S2, route setting: carry out on-the-spot reconnaissance to being patrolled and examined photovoltaic power plant, draw a suitable unmanned aerial vehicle and patrol and examine the route, the route principle is: the route is free of shielding objects, the route is parallel to the arrangement mode of the photovoltaic array, and all the patrolled photovoltaic arrays are covered by the shortest route.

S3, sample preparation by energization: (1) at night, under the condition that the photovoltaic array does not output current any more, disconnecting the upper switch of the tested combiner box and disconnecting the combiner box from the upper inverter; (2) disconnecting branch switches of all photovoltaic arrays at the positive end of the combiner box; (3) and respectively loading positive and negative cables of the direct-current power supply on positive and negative buses of the combiner box.

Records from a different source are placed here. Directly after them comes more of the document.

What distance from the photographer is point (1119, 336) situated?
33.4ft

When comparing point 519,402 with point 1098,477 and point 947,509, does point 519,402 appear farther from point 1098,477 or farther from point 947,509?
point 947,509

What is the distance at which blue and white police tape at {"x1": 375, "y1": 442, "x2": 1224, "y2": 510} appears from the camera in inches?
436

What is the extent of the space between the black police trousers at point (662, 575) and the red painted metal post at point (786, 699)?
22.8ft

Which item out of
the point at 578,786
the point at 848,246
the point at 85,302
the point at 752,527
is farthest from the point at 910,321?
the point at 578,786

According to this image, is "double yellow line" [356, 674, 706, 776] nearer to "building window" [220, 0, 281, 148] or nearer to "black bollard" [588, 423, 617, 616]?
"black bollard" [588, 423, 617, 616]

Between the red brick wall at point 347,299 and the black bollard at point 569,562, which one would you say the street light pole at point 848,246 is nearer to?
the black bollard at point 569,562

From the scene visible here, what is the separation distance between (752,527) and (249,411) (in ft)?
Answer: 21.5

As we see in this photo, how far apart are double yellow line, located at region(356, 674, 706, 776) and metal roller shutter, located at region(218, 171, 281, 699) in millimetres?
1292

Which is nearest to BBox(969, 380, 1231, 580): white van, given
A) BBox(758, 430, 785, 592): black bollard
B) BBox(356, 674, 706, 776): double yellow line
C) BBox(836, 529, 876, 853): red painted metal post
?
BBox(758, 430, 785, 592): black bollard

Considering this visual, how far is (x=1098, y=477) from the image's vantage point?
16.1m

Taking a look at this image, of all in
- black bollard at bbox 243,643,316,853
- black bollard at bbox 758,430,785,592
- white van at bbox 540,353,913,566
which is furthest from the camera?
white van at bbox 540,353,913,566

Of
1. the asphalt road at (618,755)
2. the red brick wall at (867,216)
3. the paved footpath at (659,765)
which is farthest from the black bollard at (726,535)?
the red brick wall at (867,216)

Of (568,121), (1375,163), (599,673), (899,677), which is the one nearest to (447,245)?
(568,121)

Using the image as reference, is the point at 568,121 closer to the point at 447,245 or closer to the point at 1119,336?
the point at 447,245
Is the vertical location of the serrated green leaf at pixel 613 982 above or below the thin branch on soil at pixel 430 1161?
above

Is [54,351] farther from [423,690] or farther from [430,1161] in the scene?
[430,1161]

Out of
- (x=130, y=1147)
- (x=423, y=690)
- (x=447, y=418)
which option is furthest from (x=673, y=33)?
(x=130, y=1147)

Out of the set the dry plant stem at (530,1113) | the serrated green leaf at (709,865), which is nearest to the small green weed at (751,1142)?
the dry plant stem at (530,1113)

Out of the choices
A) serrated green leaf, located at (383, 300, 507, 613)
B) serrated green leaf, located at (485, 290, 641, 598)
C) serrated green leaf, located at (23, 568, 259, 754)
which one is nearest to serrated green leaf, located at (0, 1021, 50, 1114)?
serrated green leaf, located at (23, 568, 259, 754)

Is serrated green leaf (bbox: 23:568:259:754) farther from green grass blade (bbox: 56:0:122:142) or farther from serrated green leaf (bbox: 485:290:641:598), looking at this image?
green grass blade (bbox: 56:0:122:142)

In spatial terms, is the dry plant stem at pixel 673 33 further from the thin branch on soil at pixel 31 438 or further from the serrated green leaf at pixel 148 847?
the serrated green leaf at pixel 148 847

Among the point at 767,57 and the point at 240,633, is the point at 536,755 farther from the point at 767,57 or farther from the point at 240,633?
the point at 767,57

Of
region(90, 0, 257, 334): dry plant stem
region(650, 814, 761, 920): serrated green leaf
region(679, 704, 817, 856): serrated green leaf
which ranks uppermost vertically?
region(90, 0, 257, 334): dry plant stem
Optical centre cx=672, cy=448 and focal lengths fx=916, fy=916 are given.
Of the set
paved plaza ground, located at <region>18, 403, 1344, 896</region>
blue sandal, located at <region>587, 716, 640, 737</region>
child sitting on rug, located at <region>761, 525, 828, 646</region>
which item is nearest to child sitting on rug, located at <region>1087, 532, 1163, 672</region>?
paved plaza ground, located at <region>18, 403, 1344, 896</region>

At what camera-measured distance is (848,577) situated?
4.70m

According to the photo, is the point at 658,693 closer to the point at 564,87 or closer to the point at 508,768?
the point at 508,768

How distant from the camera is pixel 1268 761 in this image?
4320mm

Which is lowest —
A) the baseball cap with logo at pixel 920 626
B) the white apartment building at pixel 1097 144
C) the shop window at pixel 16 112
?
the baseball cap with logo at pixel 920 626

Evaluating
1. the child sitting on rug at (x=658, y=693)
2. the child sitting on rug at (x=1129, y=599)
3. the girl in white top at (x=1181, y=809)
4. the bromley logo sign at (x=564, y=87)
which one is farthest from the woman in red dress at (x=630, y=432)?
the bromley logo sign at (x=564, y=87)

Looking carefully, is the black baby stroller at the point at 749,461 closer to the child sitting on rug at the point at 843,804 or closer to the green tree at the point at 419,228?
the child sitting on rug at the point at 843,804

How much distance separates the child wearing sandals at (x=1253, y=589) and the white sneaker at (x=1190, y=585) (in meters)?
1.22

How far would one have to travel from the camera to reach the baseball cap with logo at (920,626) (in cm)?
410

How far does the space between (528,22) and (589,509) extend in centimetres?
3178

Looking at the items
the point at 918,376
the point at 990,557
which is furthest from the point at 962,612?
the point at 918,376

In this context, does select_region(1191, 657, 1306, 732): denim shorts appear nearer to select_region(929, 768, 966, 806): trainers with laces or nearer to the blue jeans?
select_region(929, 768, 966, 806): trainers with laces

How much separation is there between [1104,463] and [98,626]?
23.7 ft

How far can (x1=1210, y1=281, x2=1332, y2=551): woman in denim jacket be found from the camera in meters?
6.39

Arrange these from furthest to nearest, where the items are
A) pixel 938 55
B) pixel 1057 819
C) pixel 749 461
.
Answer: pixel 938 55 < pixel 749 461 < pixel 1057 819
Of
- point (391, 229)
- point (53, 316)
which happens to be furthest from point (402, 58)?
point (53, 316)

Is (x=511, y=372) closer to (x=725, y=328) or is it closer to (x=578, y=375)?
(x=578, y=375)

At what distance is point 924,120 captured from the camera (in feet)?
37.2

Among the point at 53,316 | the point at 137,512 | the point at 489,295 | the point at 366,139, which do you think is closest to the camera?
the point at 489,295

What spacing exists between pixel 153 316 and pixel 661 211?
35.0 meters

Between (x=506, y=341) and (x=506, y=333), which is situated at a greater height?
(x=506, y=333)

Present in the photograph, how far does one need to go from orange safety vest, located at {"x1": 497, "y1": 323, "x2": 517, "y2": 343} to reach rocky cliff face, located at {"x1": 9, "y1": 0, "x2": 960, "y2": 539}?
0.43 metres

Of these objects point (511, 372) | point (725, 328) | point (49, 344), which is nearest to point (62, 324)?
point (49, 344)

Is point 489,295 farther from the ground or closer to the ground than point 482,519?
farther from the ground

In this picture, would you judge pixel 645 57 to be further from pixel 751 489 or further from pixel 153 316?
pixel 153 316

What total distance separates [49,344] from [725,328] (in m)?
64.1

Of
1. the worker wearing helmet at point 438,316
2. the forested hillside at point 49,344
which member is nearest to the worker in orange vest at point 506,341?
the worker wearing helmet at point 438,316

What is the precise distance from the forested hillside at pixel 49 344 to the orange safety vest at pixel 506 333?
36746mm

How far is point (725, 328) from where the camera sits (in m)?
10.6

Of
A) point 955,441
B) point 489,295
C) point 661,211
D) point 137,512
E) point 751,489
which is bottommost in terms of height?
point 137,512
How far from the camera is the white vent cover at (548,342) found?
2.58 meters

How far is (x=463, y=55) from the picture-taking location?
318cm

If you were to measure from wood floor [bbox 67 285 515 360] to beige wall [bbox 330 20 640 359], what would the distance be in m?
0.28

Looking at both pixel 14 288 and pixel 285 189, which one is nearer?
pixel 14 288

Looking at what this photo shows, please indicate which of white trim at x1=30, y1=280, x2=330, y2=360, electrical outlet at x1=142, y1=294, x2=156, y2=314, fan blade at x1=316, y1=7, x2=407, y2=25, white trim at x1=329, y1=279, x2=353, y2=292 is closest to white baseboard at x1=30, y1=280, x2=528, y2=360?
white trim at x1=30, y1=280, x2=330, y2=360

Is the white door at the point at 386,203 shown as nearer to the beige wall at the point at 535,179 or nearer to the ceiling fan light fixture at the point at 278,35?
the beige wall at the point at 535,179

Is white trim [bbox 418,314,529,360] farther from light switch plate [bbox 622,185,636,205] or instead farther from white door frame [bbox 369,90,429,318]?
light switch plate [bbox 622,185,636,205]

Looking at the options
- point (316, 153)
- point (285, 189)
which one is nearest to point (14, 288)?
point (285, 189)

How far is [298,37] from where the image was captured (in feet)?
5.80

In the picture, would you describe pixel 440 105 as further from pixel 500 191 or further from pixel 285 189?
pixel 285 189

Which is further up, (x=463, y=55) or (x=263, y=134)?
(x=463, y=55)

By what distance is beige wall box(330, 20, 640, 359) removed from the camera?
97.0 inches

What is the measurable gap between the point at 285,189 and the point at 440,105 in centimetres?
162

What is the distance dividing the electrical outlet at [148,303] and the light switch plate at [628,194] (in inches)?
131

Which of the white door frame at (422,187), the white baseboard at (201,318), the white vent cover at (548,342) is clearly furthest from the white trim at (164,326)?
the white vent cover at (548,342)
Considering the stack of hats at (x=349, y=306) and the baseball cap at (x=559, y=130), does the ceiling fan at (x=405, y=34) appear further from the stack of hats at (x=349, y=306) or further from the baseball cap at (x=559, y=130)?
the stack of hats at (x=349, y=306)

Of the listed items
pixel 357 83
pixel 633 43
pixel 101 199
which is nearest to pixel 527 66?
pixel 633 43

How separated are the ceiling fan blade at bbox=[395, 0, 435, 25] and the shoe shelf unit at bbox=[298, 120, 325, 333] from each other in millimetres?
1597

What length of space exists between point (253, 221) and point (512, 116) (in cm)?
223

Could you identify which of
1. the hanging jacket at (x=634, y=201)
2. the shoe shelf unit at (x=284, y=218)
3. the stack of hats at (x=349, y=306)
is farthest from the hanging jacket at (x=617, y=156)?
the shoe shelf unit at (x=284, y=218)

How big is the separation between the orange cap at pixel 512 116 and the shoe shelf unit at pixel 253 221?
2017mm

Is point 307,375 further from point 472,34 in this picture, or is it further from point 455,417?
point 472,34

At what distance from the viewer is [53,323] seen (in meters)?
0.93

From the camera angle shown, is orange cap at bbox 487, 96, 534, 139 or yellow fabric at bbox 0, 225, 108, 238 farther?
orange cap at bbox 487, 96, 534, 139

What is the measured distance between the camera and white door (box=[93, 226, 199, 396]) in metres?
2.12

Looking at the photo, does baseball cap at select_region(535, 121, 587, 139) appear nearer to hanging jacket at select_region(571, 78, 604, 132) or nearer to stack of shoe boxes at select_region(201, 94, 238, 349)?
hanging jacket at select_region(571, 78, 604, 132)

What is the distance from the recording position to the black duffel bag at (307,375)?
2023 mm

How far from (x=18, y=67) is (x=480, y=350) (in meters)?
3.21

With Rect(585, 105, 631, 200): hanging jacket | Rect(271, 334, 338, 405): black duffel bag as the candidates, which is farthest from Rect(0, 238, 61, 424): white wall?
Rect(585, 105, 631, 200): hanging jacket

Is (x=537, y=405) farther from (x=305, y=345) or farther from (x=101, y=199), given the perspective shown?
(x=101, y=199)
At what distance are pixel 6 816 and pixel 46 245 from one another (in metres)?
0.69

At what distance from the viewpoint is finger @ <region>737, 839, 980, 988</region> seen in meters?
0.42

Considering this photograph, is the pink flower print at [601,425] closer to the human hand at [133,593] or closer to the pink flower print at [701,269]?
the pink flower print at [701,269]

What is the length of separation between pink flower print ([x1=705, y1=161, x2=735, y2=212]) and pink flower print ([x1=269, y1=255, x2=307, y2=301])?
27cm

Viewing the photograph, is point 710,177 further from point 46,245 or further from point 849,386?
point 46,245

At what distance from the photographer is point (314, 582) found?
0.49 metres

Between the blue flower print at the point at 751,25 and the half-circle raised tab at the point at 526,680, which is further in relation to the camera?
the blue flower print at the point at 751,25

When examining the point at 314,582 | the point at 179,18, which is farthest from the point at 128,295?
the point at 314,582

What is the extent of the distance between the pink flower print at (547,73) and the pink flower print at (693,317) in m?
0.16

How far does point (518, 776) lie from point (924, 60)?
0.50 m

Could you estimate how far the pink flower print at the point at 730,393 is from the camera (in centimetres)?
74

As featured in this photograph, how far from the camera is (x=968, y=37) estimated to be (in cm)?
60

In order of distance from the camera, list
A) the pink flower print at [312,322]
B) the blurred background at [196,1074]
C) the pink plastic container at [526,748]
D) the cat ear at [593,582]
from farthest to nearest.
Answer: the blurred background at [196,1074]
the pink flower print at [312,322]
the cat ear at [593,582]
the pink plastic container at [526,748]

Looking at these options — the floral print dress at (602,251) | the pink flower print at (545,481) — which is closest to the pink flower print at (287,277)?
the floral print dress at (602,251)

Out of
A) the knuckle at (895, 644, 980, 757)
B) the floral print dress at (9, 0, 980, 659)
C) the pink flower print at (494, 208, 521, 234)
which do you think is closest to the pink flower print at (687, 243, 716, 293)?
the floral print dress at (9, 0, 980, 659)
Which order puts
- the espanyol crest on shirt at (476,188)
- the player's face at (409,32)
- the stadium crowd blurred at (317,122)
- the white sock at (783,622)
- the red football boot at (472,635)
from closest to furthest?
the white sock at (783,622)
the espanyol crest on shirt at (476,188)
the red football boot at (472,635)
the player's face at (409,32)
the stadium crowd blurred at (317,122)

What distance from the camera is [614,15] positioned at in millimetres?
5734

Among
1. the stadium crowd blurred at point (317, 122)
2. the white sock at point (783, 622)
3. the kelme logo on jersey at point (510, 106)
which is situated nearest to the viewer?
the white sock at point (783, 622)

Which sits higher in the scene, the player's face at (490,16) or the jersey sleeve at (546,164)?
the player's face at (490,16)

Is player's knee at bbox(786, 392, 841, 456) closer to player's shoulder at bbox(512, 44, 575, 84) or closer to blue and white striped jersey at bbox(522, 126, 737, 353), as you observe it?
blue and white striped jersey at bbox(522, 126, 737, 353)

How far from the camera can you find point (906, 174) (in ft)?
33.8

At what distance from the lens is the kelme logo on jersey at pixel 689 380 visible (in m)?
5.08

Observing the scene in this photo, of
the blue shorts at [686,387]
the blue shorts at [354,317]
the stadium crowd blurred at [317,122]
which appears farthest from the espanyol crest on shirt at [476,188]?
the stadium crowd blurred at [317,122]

S4, positioning the unmanned aerial vehicle: starting the unmanned aerial vehicle, and manually controlling the unmanned aerial vehicle to fly above the tested photovoltaic array.

S5, sample energization: closing an anode switch of the tested photovoltaic array in the combiner box to electrify the tested photovoltaic array; (2) after the power is successfully switched on, the monitoring terminal can capture the infrared defects of the photovoltaic array to be detected and convert the infrared defects into an infrared digital image.

S6, focus adjustment: and controlling a focusing remote controller to adjust the image to be clearest according to the defect image displayed by the video monitoring terminal in real time, and then starting a video recording function.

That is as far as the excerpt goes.